SOURCE PASSAGE:

Step 4: Observe performance

After the inference service starts, the internal network bandwidth of the ECS instance changes as follows within one minute:

image

The network traffic on the ECS instance shows that the combined baseline bandwidth of the dual ENIs is continuously saturated at 100 Gbit/s:

image (1)

The following table shows the actual statistics from this test and compares them with other loading solutions such as ossfs.

Loading tool

End-to-end startup time for the inference service (includes OSS access and model loading)

OSS single-account bandwidth limit

Actual bandwidth used

Total data read from OSS

OSS Connector for AI/ML

81s

100 Gbit/s

100 Gbit/s

664 GB

ossfs 2.0

257s

100 Gbit/s

20 Gbit/s

666 GB

ossfs 1.0

1020s

100 Gbit/s

6.4 Gbit/s

782 GB

Deployment solution for large-scale inference nodes

Accelerate the startup of large-scale inference nodes with a P2P solution

OSS Connector for AI/ML can work with a self-developed peer-to-peer (P2P) distribution system to efficiently share and transfer the same model data among multiple nodes. This P2P system is designed for typical inference deployment scenarios where multiple nodes load the same data simultaneously. It significantly reduces the access pressure on the central data source (OSS) and improves overall bandwidth utilization. The system supports an on-demand distribution mechanism and can perform random and streaming reads of large files. It prioritizes reducing the access latency of individual data fragments while ensuring accuracy. Additionally, the underlying design supports high-concurrency access, meeting the requirements of large-scale inference tasks for both distribution efficiency and stability.

  • Effective peak shaving and throttling: By sharing data between nodes, the system significantly reduces the load on OSS bandwidth during the concurrent startup of many inference nodes. This greatly reduces the instantaneous pressure on the central data source.

  • Sustained high performance: The system relies on the connector to pull raw data from OSS, fully leveraging the connector's performance to ensure low latency and high throughput for initial data access.

  • Native support for horizontal scaling: The system supports large-scale horizontal scaling of inference nodes and provides excellent concurrent startup capabilities. Even in a cluster with hundreds of nodes, the startup time is similar to that of a single node.

  • Significant reduction in back-to-origin traffic: Through local caching and the P2P distribution mechanism, the system minimizes repeated data pulls. This effectively controls the back-to-origin traffic of OSS and improves overall resource utilization efficiency.

Test environment and method

  1. Use the Q8 quantized version of the DeepSeek-R2 model in GGUF format, with a total size of 664 GB. The inference framework is llama.cpp.

  2. Use 50 ecs.g8i.48xlarge ECS instances to build an inference cluster. This test uses Container Service for Kubernetes (ACK) to manage and deploy the inference cluster. The inference service runs as the main process in a container, ensuring efficient and stable service startup. This enables flexible scheduling and resource management in a containerized environment.

DATASET EXTRACT:

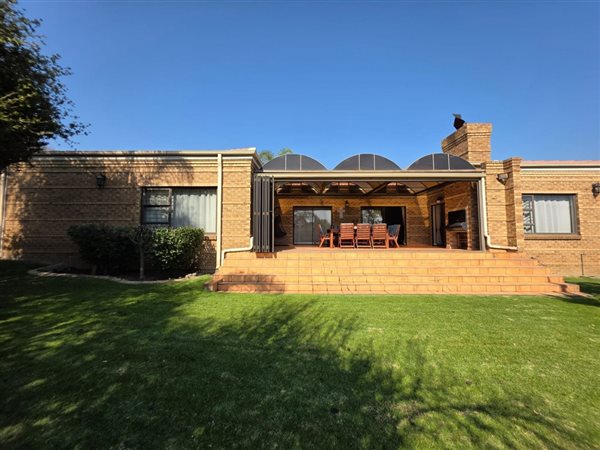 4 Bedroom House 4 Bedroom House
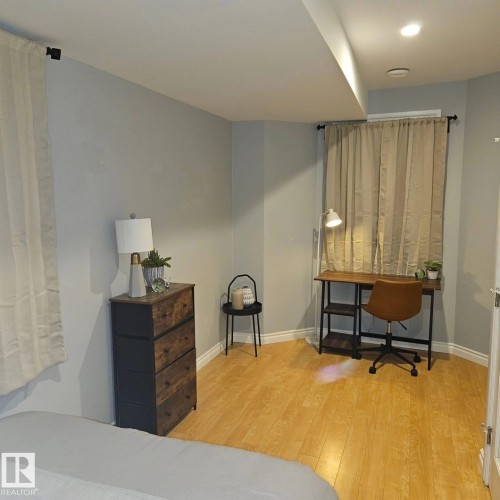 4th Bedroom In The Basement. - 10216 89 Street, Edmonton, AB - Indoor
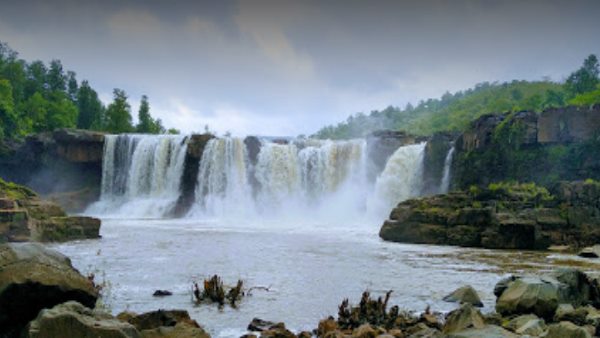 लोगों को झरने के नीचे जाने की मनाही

INSTRUCTION A: In the passage on loading models from OSS, how many ECS instances make up the test inference cluster?
INSTRUCTION B: Repeat the passage on loading models from OSS between "The following table" and "and model loading)", inclusive.

ANSWER SPACE A: 50 ecs.g8i.48xlarge instances.

ANSWER SPACE B:
The following table shows the actual statistics from this test and compares them with other loading solutions such as ossfs.

Loading tool

End-to-end startup time for the inference service (includes OSS access and model loading)